A Formal Separation Between Strategic and Nonstrategic Behavior

  • James Wright, University of Alberta
  • Time: 2020-08-14 11:00
  • Host: Dr. Yuqing Kong
  • Venue: Online Talk

Abstract

It is common in multiagent systems to make a distinction between ``strategic'' behavior and other forms of intentional but ``nonstrategic'' behavior: typically, that strategic agents model other agents while nonstrategic agents do not. However, a crisp boundary between these concepts has proven elusive. This problem is pervasive throughout the game theoretic literature on bounded rationality and particularly critical in parts of the behavioral game theory literature that make an explicit distinction between the behavior of ``nonstrategic'' level-0 agents and ``strategic'' higher-level agents (e.g., the level-k and cognitive hierarchy models).
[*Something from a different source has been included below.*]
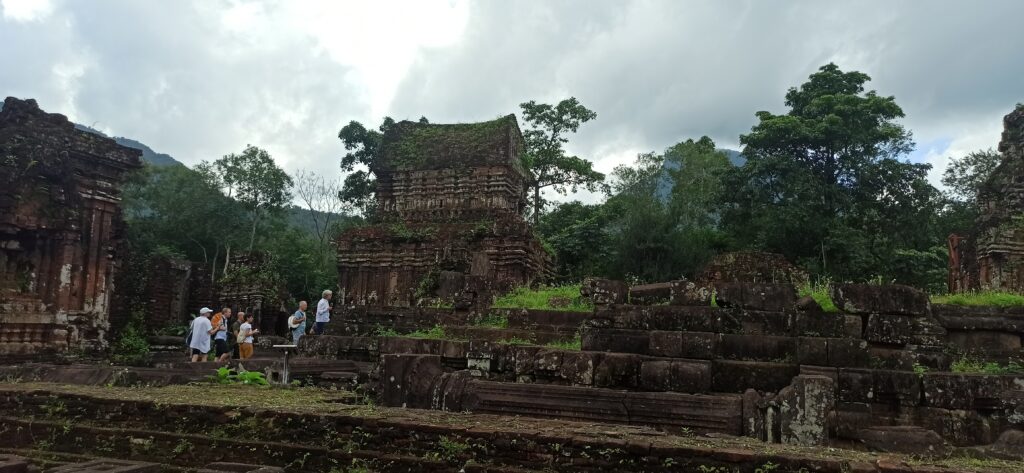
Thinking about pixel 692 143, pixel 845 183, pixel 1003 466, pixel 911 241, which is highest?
pixel 692 143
Overall, work discussing bounded rationality rarely gives clear guidance on how the rationality of nonstrategic agents must be bounded, instead typically just singling out specific decision rules and informally asserting them to be nonstrategic (e.g., truthfully revealing private information; randomizing uniformly). In this work, we propose a new, formal characterization of nonstrategic behavior. Our main contribution is to show that it satisfies two properties:
(1) it is general enough to capture all purportedly "nonstrategic" decision rules of which we are aware in the behavioral game theory literature;
(2) behavior that obeys our characterization is distinct from strategic behavior in a precise sense.

Biography

James Wright is an Assistant Professor in the Department of Computing Science at the University of Alberta and a Canada CIFAR AI Chair through the Alberta Machine Intelligence Institute.  He received his PhD from the University of British Columbia in 2016.  His overarching scientific agenda is to model multi-agent learning and behavior, with a particular focus on human behavior.